(Pictures with short captions)
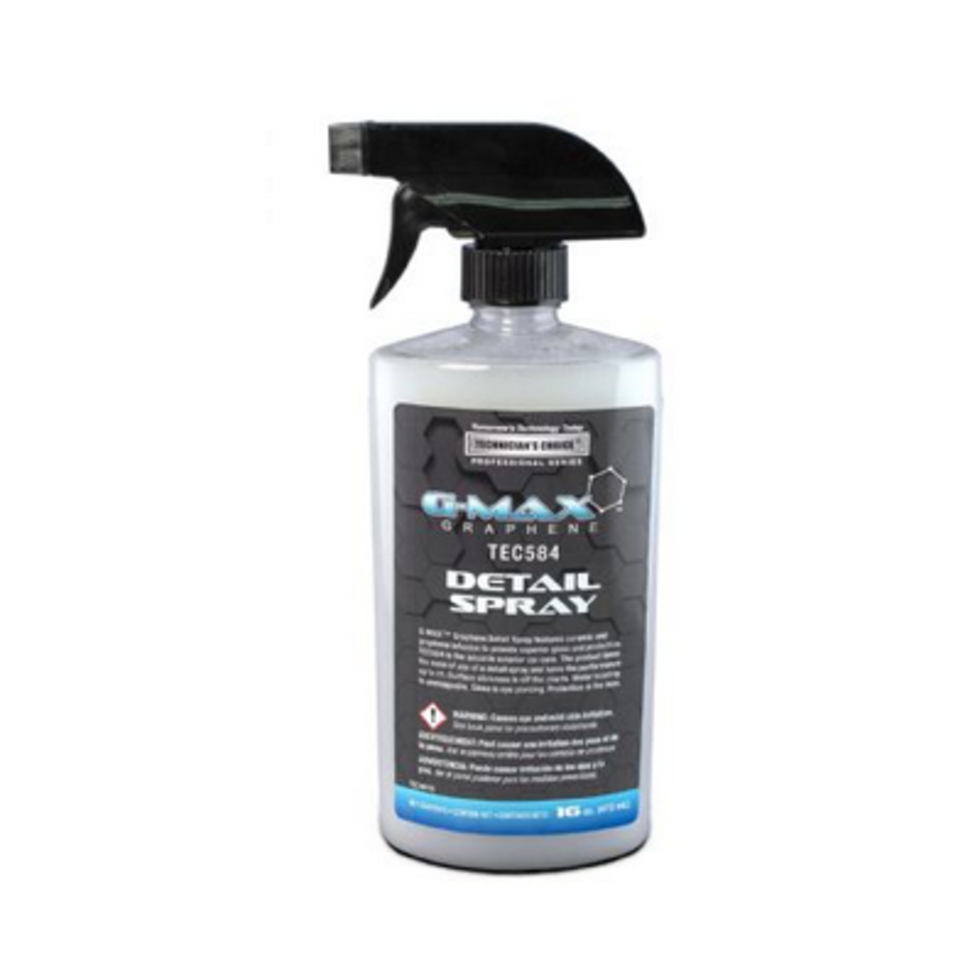 Detail Spray – Gorilla Car Care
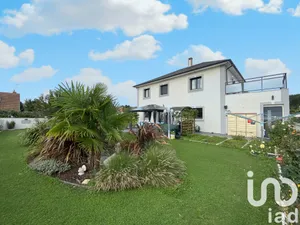 House at Oissel (76350)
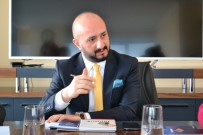 MEHMET ALİ ERBİL - Yurttaş Holding'in 12'Nci Şirketi BİRKAP Finans, 1 Milyon TL Sermaye İle Kuruldu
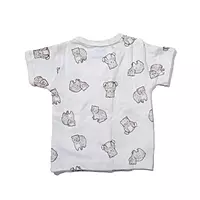 Boys Shirt - 3 in One - Hosiery make- model 1
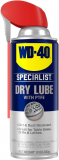 WD-40 Specialist Dry Lube Review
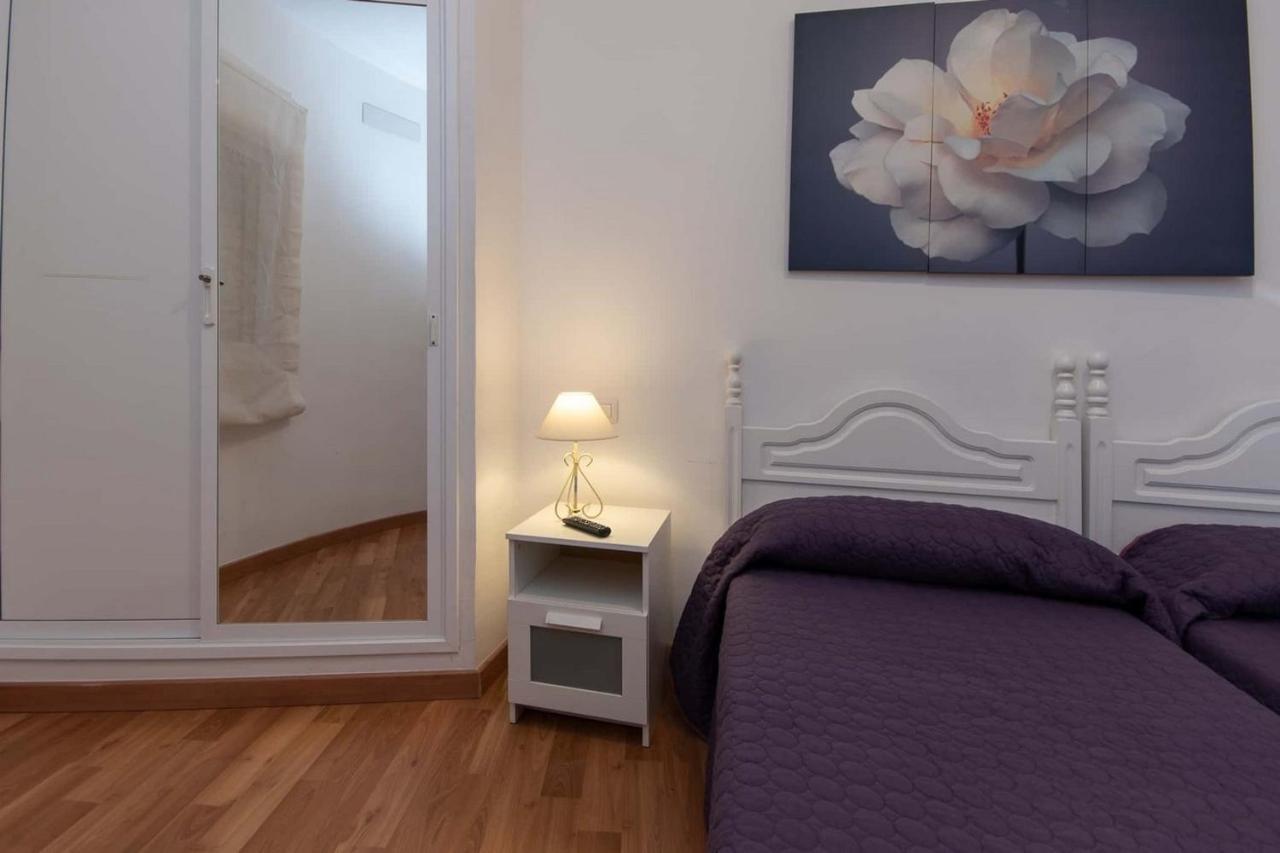 Ferienwohnung Cristianmar Los Cristianos  Exterior foto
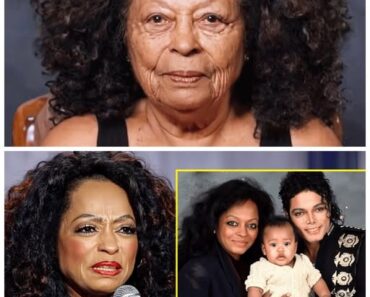 Diana Ross at 81 Drops a Bombshell: The Untold Story Behind Michael Jackson’s Rise and Fall!  This emotional confession uncovers shocking betrayals, hidden struggles, and psychological torment that plagued the King of Pop—an explosive revelation fans never expected! 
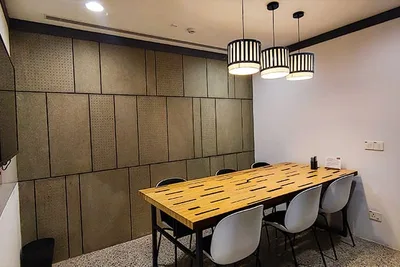 Clayworks meeting rooms in Panduranga Nagar, Bannerghatta Road, Bangalore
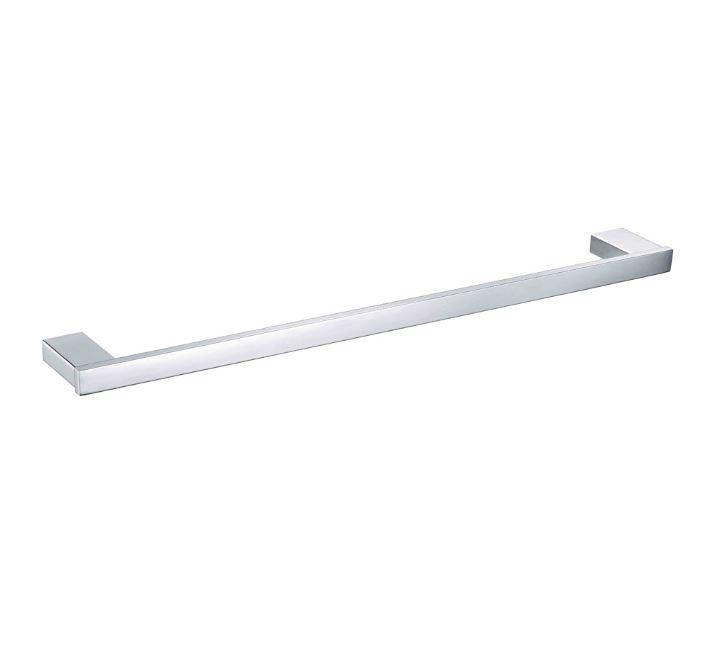 Bianca Single towel rail 600-900mm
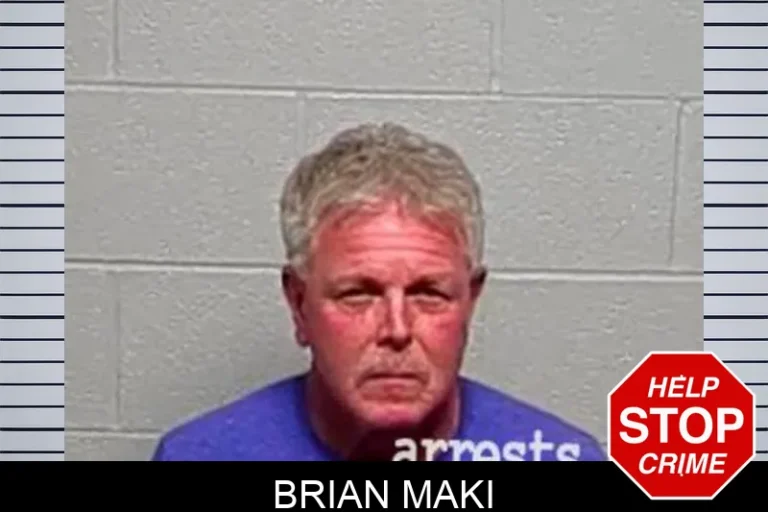 Brian Maki
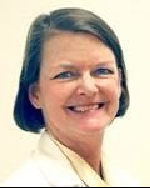 Image of Dr. Janet Scott Lloyd, MPH, MD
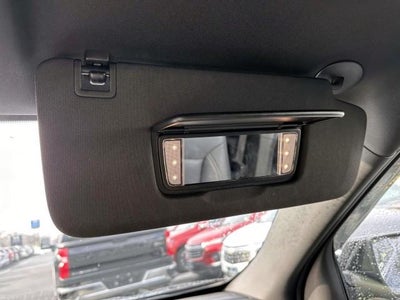 2023 Chevrolet Traverse AWD 3LT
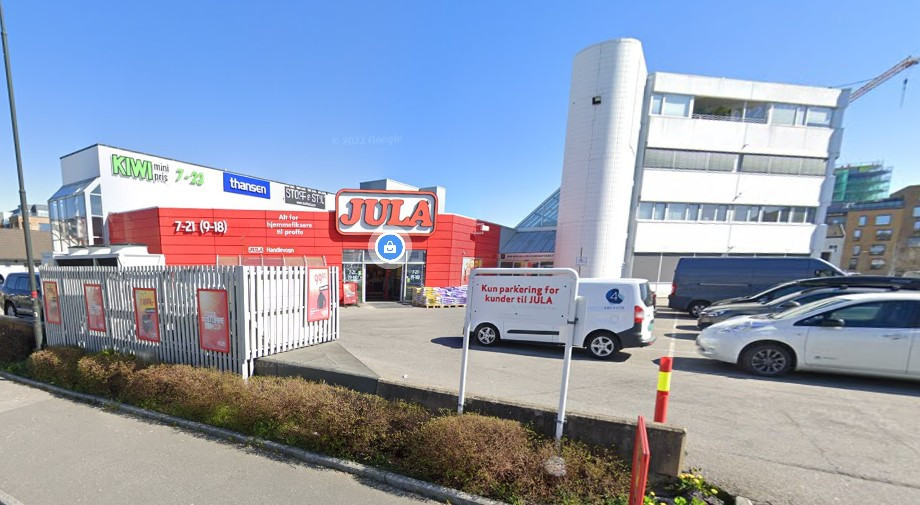 IELTS Test Venue - Lingu Stavanger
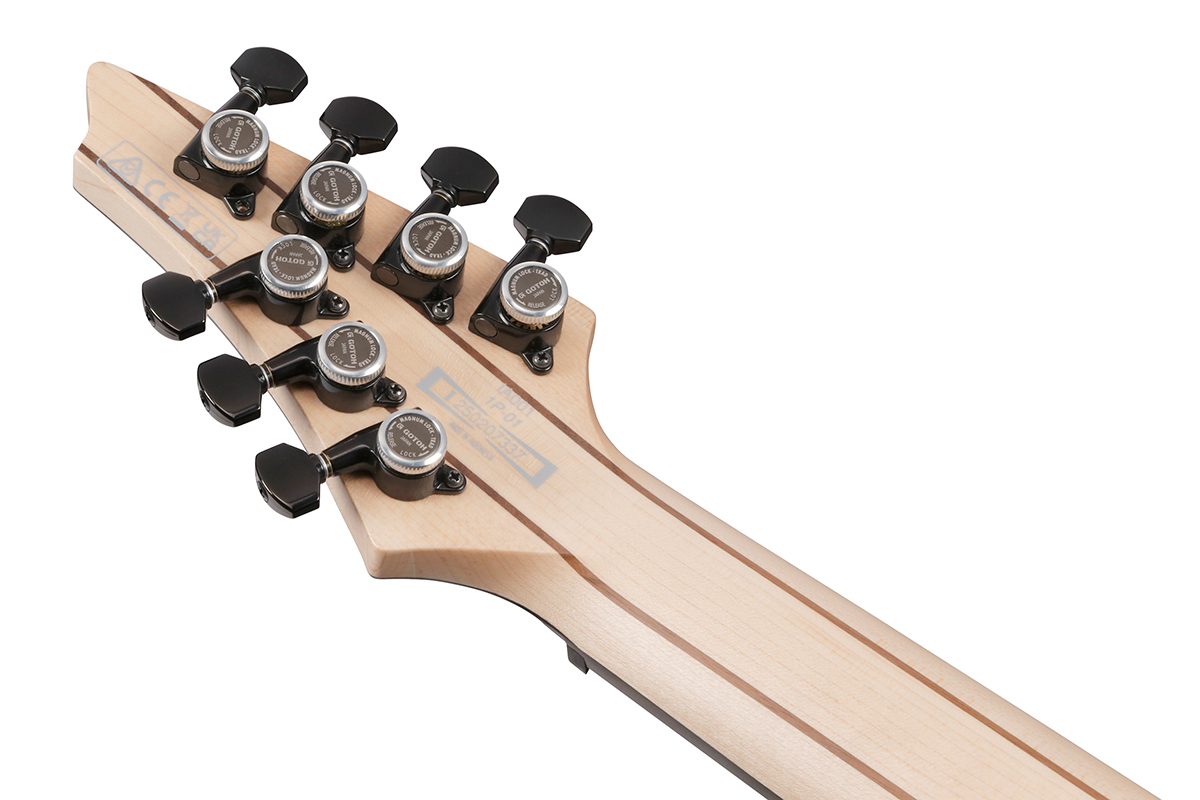 Электрогитара IBANEZ A527-IPT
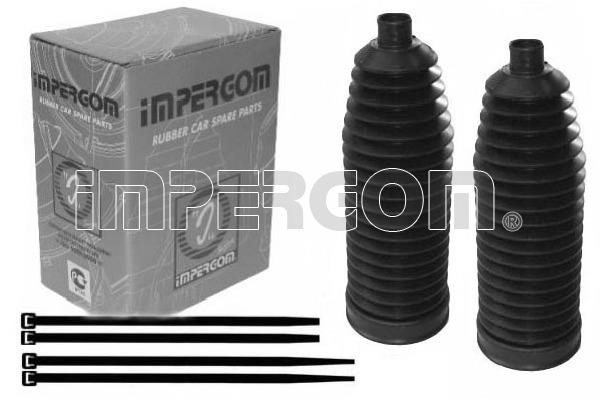 33438TE Impergom Bellow Set, steering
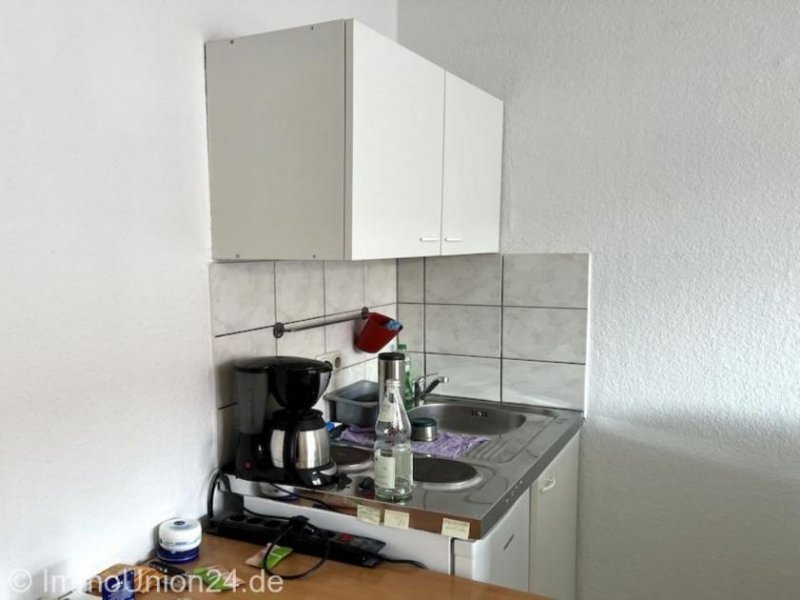 Nürnberg 395,- für kompakte 1 Zimmer 25 qm Südstadtwohnung ideal für Singles - Studenten - Pendler Wohnung mieten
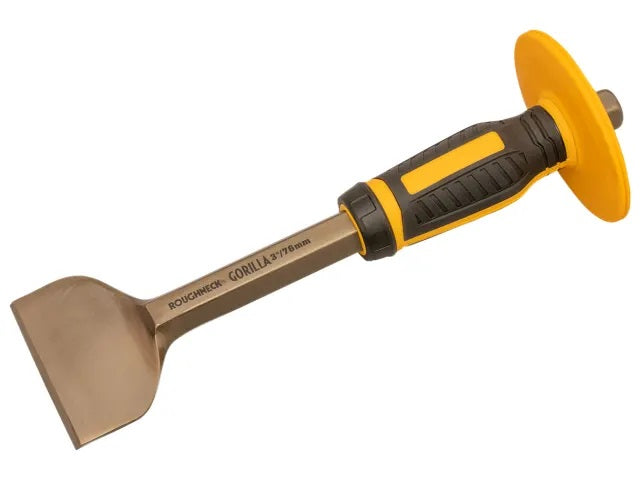 ROUGHNECK GORILLA BRICK BOLSTER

## REQUIRED ACTION:
In the answer, repeat exactly the lines from the top of the entries above through the line with "Image of Dr. Janet Scott Lloyd, MPH, MD", and leave pictures out of it.

## RESULT FOR THIS EXERCISE:
 Detail Spray – Gorilla Car Care
 House at Oissel (76350)
 MEHMET ALİ ERBİL - Yurttaş Holding'in 12'Nci Şirketi BİRKAP Finans, 1 Milyon TL Sermaye İle Kuruldu
 Boys Shirt - 3 in One - Hosiery make- model 1
 WD-40 Specialist Dry Lube Review
 Ferienwohnung Cristianmar Los Cristianos  Exterior foto
 Diana Ross at 81 Drops a Bombshell: The Untold Story Behind Michael Jackson’s Rise and Fall!  This emotional confession uncovers shocking betrayals, hidden struggles, and psychological torment that plagued the King of Pop—an explosive revelation fans never expected! 
 Clayworks meeting rooms in Panduranga Nagar, Bannerghatta Road, Bangalore
 Bianca Single towel rail 600-900mm
 Brian Maki
 Image of Dr. Janet Scott Lloyd, MPH, MD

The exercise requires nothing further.